From Ronald Hoffman, MD – ANH-USA Board President and Medical Director
Obesity is one of the most daunting health challenges America faces. Nationally, 41.6% of Americans qualify as obese; in the 1950s only 10% were obese. Rates are also soaring among children and adolescents, with nearly 20% of U.S. children ages 2 to 19 having obesity— triple the rate in the mid-70s.
It’s not merely a cosmetic problem: overweight increases the risk of virtually every physical and psychiatric ailment.

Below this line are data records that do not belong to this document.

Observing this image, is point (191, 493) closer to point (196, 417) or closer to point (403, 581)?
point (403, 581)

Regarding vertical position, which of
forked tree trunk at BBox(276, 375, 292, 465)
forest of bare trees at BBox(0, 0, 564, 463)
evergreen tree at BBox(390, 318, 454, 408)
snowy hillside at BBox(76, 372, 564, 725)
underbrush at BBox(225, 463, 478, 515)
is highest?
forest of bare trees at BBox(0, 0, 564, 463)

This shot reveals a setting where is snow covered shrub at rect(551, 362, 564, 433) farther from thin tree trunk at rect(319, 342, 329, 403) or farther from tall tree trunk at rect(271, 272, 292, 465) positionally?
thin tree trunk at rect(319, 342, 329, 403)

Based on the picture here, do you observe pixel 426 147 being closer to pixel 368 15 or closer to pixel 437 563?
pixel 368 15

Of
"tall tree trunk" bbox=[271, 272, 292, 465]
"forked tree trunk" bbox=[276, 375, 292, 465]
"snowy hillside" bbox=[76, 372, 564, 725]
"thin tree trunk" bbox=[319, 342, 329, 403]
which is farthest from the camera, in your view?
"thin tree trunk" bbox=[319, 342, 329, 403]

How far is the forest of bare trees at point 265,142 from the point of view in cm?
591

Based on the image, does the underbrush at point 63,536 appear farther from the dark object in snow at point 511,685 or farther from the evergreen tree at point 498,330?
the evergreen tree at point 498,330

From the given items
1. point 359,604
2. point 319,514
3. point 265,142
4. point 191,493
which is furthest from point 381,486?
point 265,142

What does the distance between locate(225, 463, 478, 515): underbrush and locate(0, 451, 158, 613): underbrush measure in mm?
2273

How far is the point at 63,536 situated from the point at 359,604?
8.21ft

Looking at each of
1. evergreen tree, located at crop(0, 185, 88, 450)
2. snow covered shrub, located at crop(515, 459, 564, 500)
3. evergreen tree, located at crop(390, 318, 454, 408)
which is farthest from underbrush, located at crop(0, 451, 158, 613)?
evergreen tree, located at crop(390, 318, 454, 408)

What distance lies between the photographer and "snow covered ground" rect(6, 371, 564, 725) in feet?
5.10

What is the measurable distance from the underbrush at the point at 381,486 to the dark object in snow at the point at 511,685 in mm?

Enter a new class of drugs that are revolutionizing our approach to overweight: GLP-1 agonists. The latest are the semaglutides, the ingredient in Ozempic, Wegovy, and Rybelsus. Originally intended for non-insulin dependent diabetes, their propensity to yield double-digit percentages of body mass reduction has propelled them to ubiquity.
So successful have they been that they’ve created a boom in the country that’s the home base of Novo Nordisk, the pharmaceutical firm that makes them. Denmark has doubled its economic forecast for the year; share price of Novo Nordisk has tripled since June of 2021.
The newest weight loss drug, dual-action Mounjaro, which combines semaglutide with a gastric intestinal peptide (GIP) analogue, just saw its quarterly sales grow year over year from $16 million to nearly $1 billion.
The medications don’t just provide cosmetic benefits. In addition to helping to normalize blood sugar, they’ve been shown to lower the risk of heart disease. It’s been proposed that semaglutides—or their even more potent successors—will join the ranks of statins as mainstays of cardiovascular prevention. Their market share is projected to top $82.8 billion per year by 2032.
Most of the current drugs are injectable, requiring self-administered weekly shots, but it’s expected the options will soon expand to more oral alternatives, and soon, triple-action drugs that promise even more spectacular weight loss. There’s even talk on an “exercise pill”, pioneered in mice, that conferred the weight loss benefits of exercise without the appetite suppression of current GLP-1 drugs.
A barrier is the price of the current medications—up to $15,000 per year—which many insurances cover only for diabetes but not for weight loss per se; patients’ rights groups argue that we can’t restrict access to the privileged rich; even the Congressional Black Caucus has advocated coverage as an equity issue. Following the money trail reveals that some of these initiatives are underwritten by Big Pharma.